+++ Exercise inputs +++
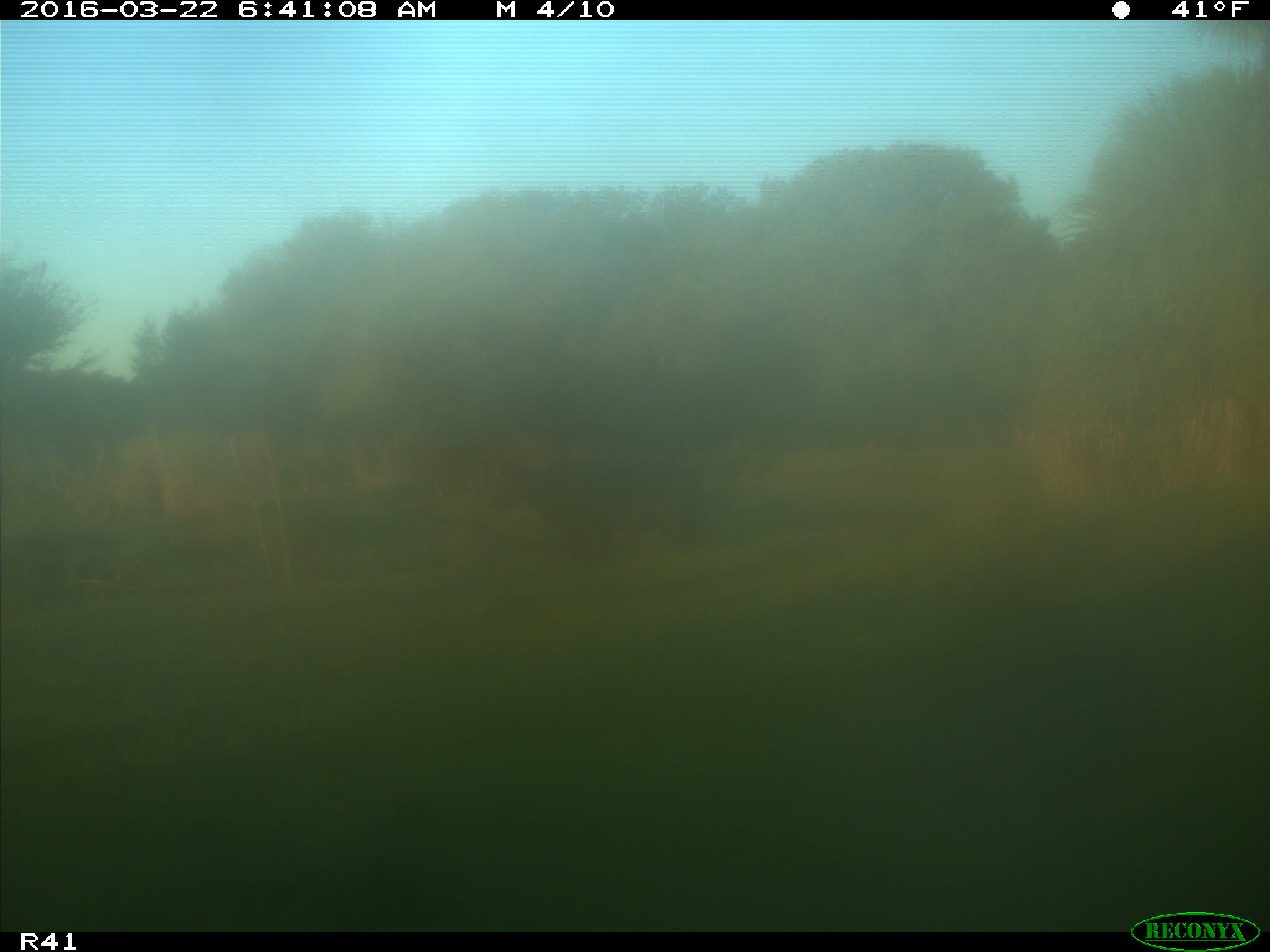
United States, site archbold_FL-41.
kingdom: Animalia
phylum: Chordata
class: Mammalia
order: Artiodactyla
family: Bovidae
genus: Bos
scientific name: Bos taurus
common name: domestic cow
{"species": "Bos taurus (domestic cow)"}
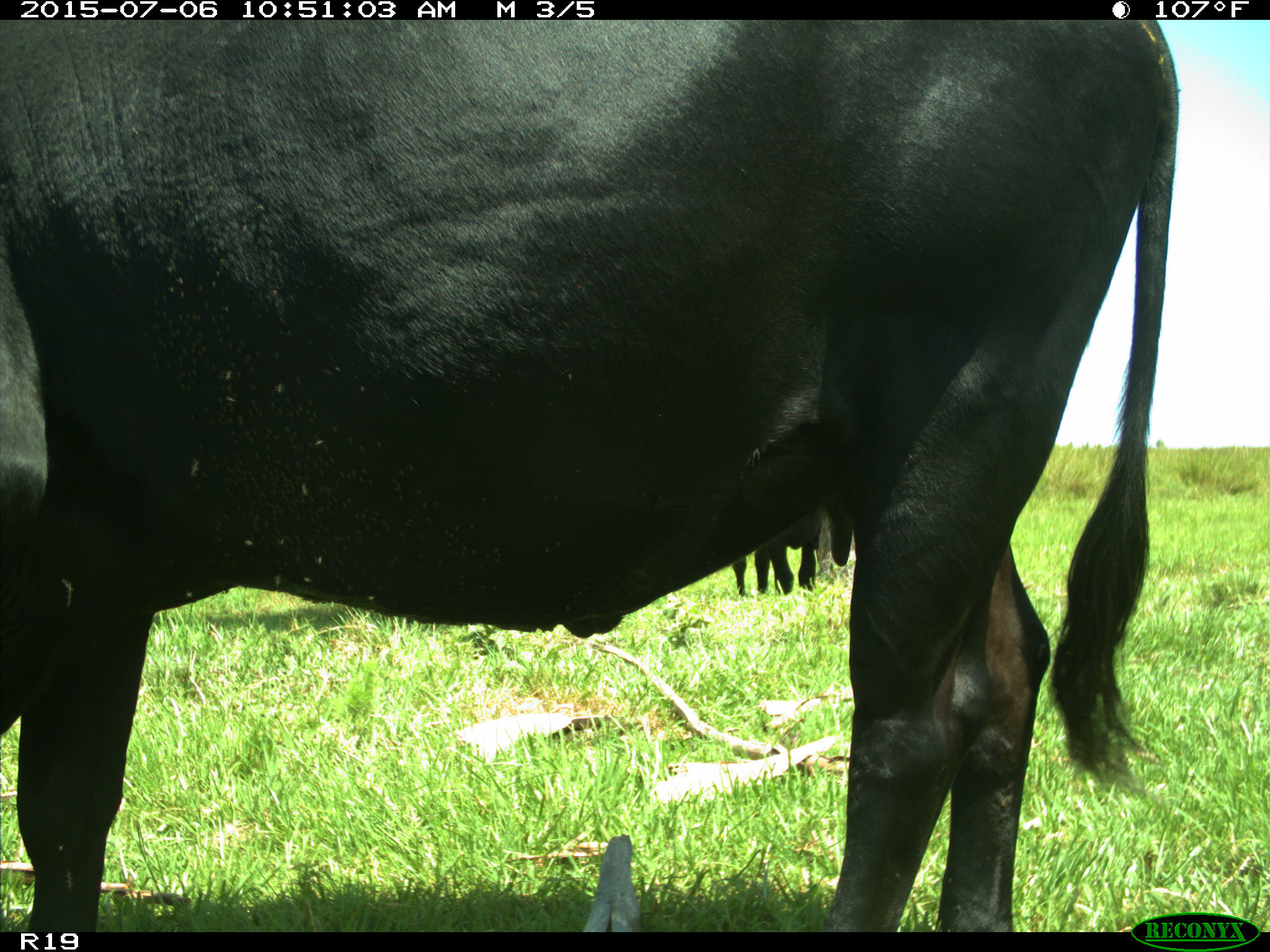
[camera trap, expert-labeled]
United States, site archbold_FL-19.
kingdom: Animalia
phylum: Chordata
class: Mammalia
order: Artiodactyla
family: Bovidae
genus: Bos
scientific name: Bos taurus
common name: domestic cow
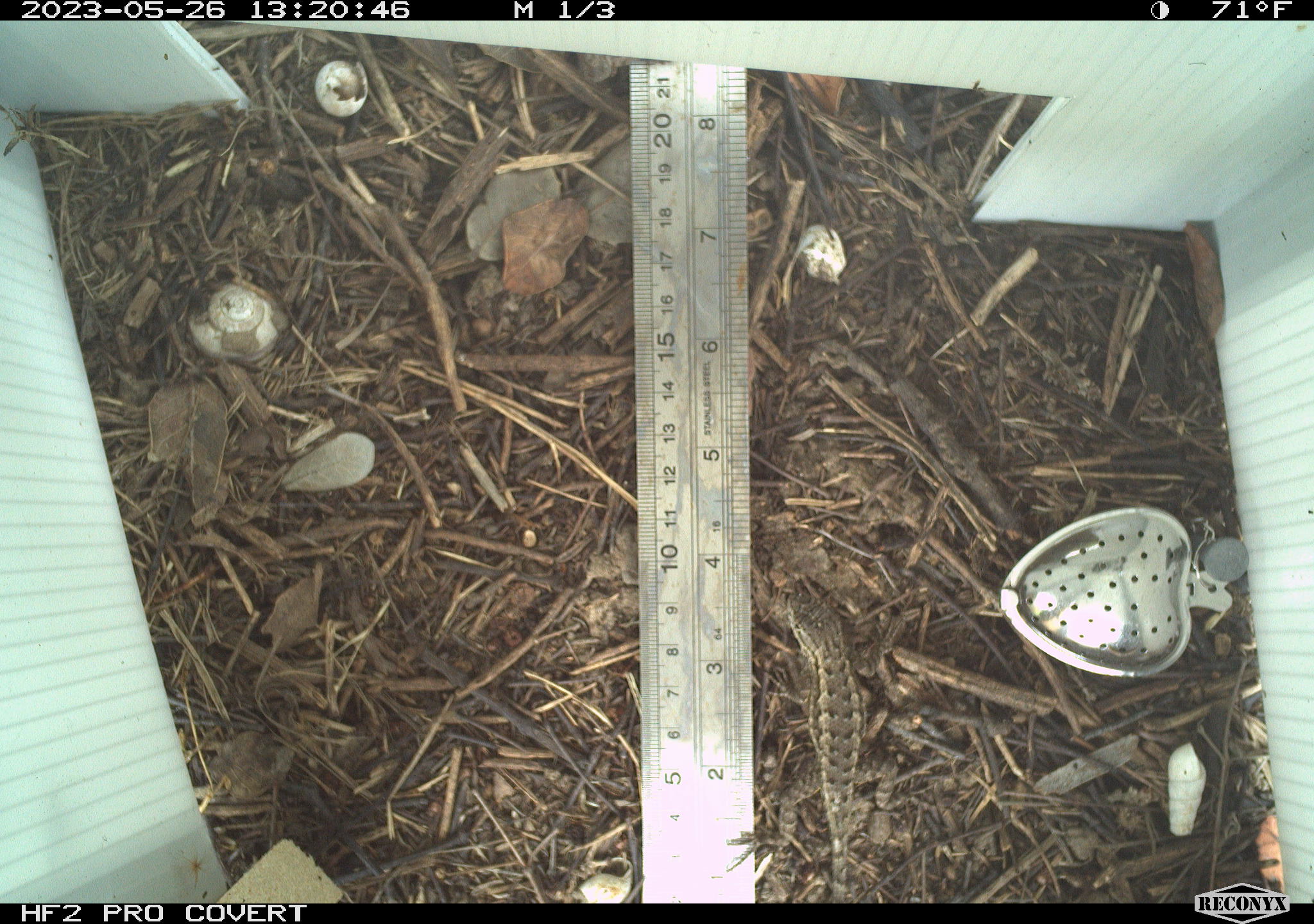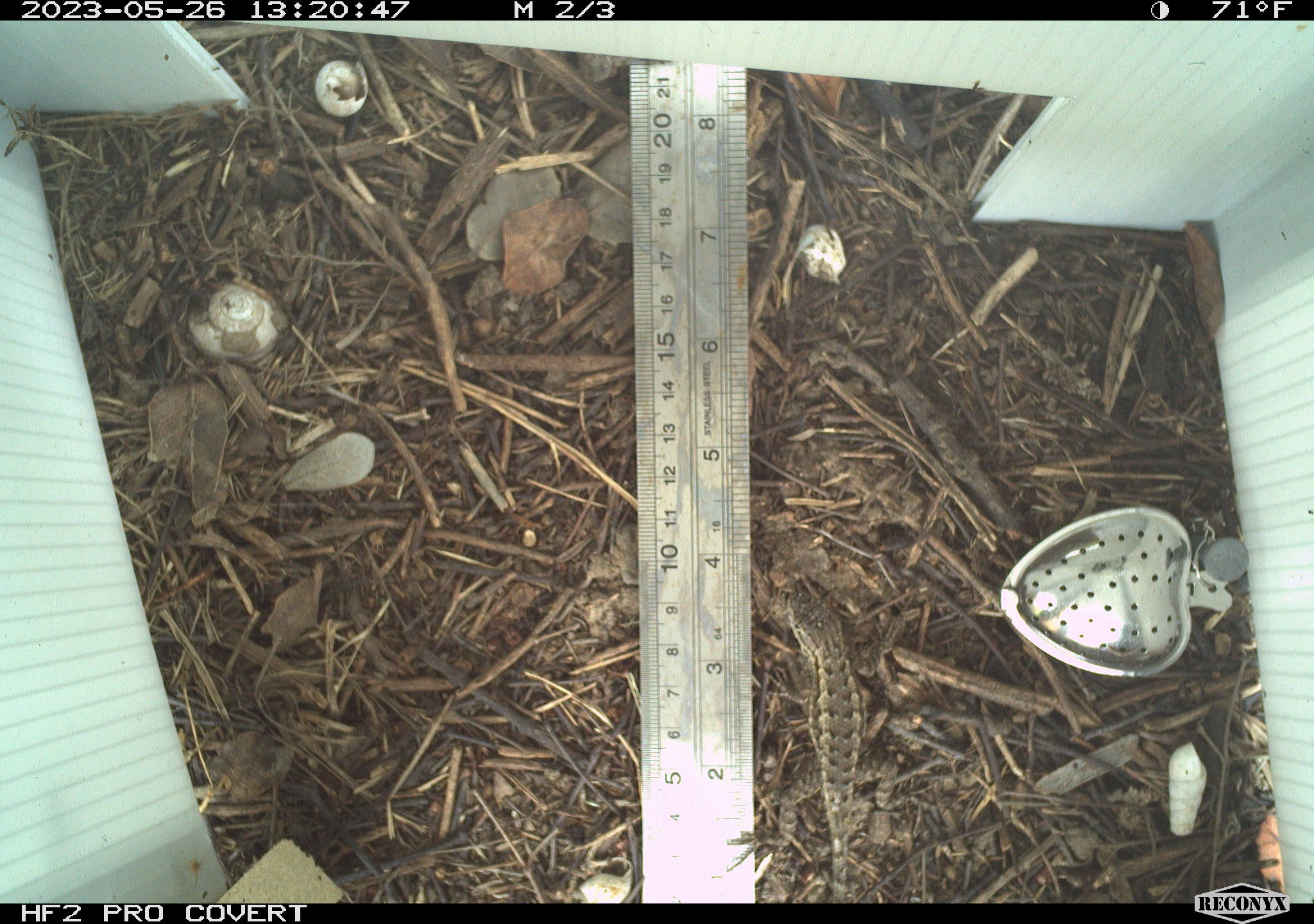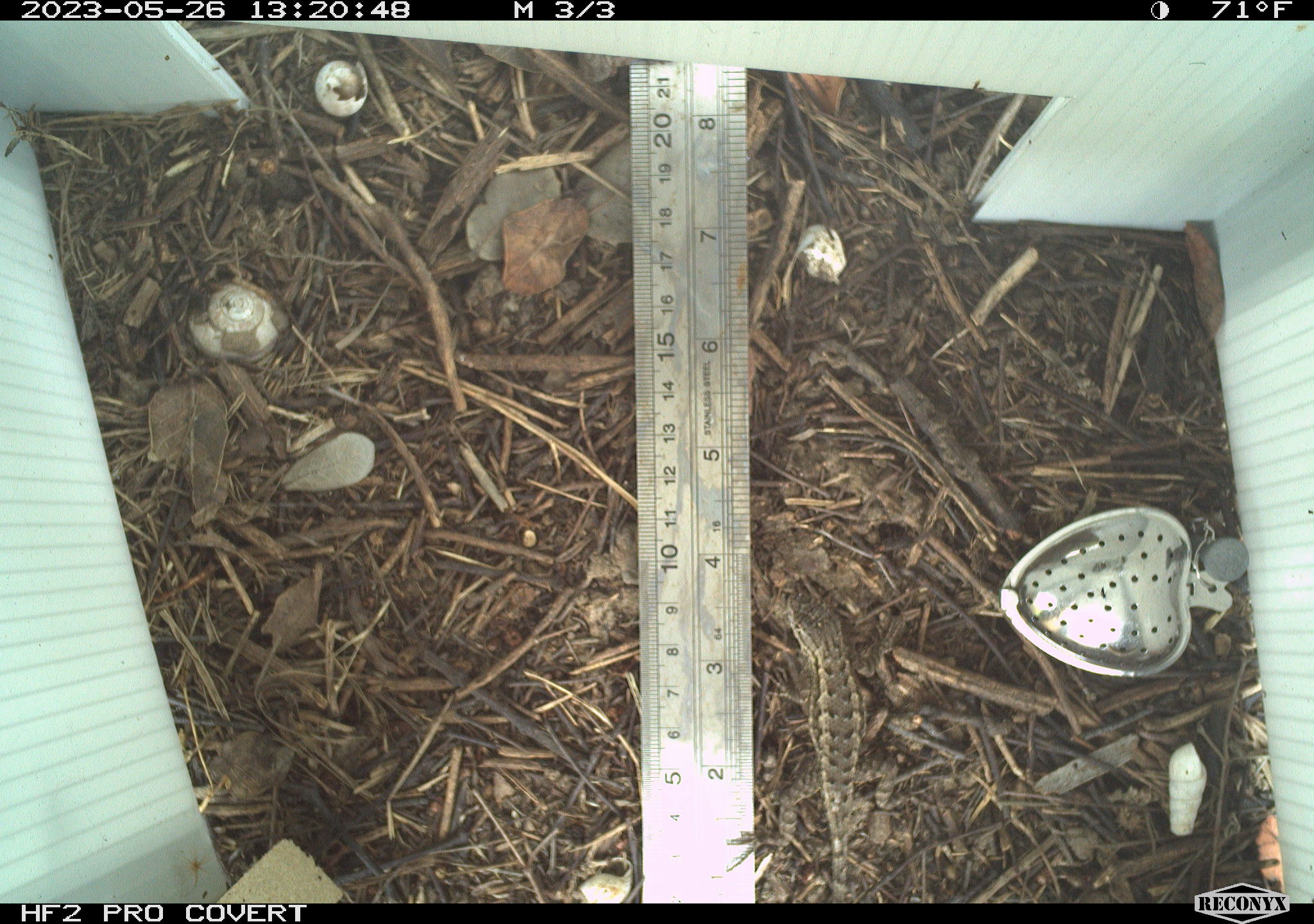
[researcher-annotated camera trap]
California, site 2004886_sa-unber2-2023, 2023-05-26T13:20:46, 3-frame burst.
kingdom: Animalia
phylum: Chordata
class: Reptilia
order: Squamata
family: Phrynosomatidae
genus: Sceloporus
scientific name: Sceloporus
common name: spiny lizards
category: sceloporus species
+++
The pictures in the listing above are to be dropped, and everything else reproduced exactly.

United States, site archbold_FL-41.
kingdom: Animalia
phylum: Chordata
class: Mammalia
order: Artiodactyla
family: Bovidae
genus: Bos
scientific name: Bos taurus
common name: domestic cow
{"species": "Bos taurus (domestic cow)"}
[camera trap, expert-labeled]
United States, site archbold_FL-19.
kingdom: Animalia
phylum: Chordata
class: Mammalia
order: Artiodactyla
family: Bovidae
genus: Bos
scientific name: Bos taurus
common name: domestic cow
[researcher-annotated camera trap]
California, site 2004886_sa-unber2-2023, 2023-05-26T13:20:46, 3-frame burst.
kingdom: Animalia
phylum: Chordata
class: Reptilia
order: Squamata
family: Phrynosomatidae
genus: Sceloporus
scientific name: Sceloporus
common name: spiny lizards
category: sceloporus species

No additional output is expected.